Let $AT_\alpha :=\{A(u)| \ (\alpha,u)=0 \}$.  Since $A\in O(V,(\cdot,\cdot))$, we have $(A(u), A(\alpha))=(u,\alpha)=0$ for all $A(u)\in AT_\alpha$.  Hence $r_{A(\alpha)}(AT_\alpha)=AT_\alpha$.

Also, $Ar_\alpha A^{-1}(AT_\alpha)=Ar_\alpha (T_\alpha)=AT_\alpha$.  So both reflections $Ar_\alpha A^{-1}$ and $r_{A(\alpha)}$ fix the hyperplane $AT_\alpha$, hence $Ar_\alpha A^{-1}=r_{A(\alpha)}$.

\end{proof}


Recall that, given a choice of $f\in V^{*}$ such that
$f(\alpha)\neq 0$ for all $\alpha\in \triangle$, we get a subset
$\triangle_{+}=\{\alpha\in \triangle|f(\alpha)>0\}$ and
$\Pi=\{\alpha_{1},\alpha_{2},\ldots,\alpha_{r}\}$ of simple roots
such that any $\alpha\in \triangle_{+}$ is of the form
$\alpha=\Sigma_{i}k_{i}\alpha_{i}$, $k_{i}\in \mathbb{Z}_{\geq
0}$. The reflections $s_{i}=r_{\alpha_{i}}$ are called {\em simple
reflections}. We use the notation $\operatorname{height}(\alpha):=\sum_{i}k_{i}$.

\begin{theorem}\ 
\renewcommand{\labelenumi}{(\alph{enumi})}
\begin{enumerate}
\item $\triangle_{+}\backslash \{\alpha_{i}\}$ is
$s_{i}$-invariant.

\item If $\alpha\in \triangle_{+}\backslash \Pi$, there
is a $s_{i}$ such that height$(s_{i}(\alpha))<$height$(\alpha)$.

\item If $\alpha\in \triangle_{+}\backslash \Pi$, we can
choose a sequence of simple reflections
$s_{i_{1}},\ldots,s_{i_{k}}$ such that $s_{i_{1}}\ldots
s_{i_{k}}(\alpha)\in \Pi$ and $s_{i_{j}}\ldots
s_{i_{k}}(\alpha)\in \triangle_{+}$ for each $1\leq j\leq k$.

\item $W$ is generated by simple reflections.
\end{enumerate}

\end{theorem}


\begin{proof}\ 
\renewcommand{\labelenumi}{(\alph{enumi})}
\begin{enumerate}
\item Applying simple reflection $s_{i}$ changes sign of at
most one coefficient $k_{i}$ of $\alpha\in\triangle_{+}$. If
$k_{i}$ changes to negative, then $s_{i}(\alpha)$ wouldn't be a root,
hence
$s_{i}(\alpha)\in \triangle_{+}$.

\item If $\operatorname{height}(s_{i}(\alpha))$ doesn't decrease for all
$s_{i}$, then from
$s_{i}(\alpha)=\alpha-\frac{2(\alpha,\alpha_{i})}{(\alpha_{i},\alpha_{i})}\alpha_{i}$
we get $(\alpha,\alpha_{i})\leq0$ for all $i$. Hence
$(\alpha,\alpha)=\Sigma_{i}k_{i}(\alpha,\alpha_{i})\leq0$, a contradiction! 

\item follows from $(b)$ and $(a)$.

\item Denote $W^{'}$ the subgroup of $W$ generated
by simple reflections.

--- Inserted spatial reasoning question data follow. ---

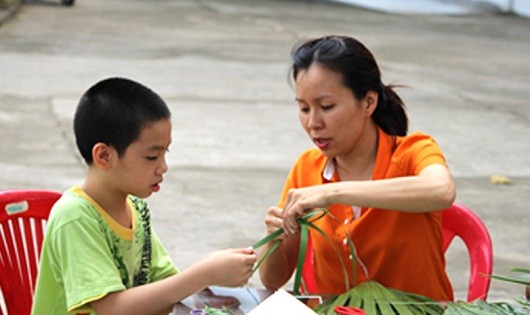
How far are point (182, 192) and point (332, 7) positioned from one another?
12924 millimetres

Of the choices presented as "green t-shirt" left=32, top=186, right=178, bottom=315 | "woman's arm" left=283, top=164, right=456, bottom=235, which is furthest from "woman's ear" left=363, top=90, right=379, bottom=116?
"green t-shirt" left=32, top=186, right=178, bottom=315

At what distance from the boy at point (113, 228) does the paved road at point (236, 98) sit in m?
2.19

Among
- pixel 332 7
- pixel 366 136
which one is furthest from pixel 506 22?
pixel 366 136

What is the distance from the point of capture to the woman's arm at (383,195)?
2.32m

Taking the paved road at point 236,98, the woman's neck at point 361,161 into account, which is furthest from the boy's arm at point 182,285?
the paved road at point 236,98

By $(c)$, for any $\alpha\in\triangle_{+}$,
there exists $w\in W^{'}$ such that $w(\alpha)=\alpha_{i}\in \Pi$
for some $i$. By Ex21.3,
$wr_{\alpha}w^{-1}=r_{w(\alpha)}$, hence
$r_{\alpha}=w^{-1}s_{i}w \in W^{'}$.

\end{enumerate}
\end{proof}


Consider $V\backslash
\bigcup_{\alpha\in\triangle_{+}}T_{\alpha}=\coprod_{j}C_{j}$,
where $C_{j}$ are connected components of this set. $C_{j}$'s are
called open chambers, $\overline{C_{j}}$'s are called (closed)
chambers. Also, define the {\em fundamental chamber}: $\overline{C}=\{v\in
V|(\alpha_{i},v)\geq 0$ $i=1,\ldots,r\}$.

\exercise{21.4}
Show that $T_\alpha \cap C=\varnothing$, where $C=\{ v\in V | \ (\alpha_i, v)>0, i=1,\dotsc,r\}$ is the open fundamental chamber.  Hence the fundamental chamber is a chamber.

\begin{proof}
Suppose $v\in T_\alpha \cap C$, then $(v,\alpha)=0$ and $(v,\alpha_i)>0$ for $i= 1,\dotsc, r$.  But $\alpha=\sum_{i=1}^{r} k_i\alpha_i$, where $k_i\in \Zz_+$.  Hence, $k_i=0$ for all $i$, and consequently $v=0$.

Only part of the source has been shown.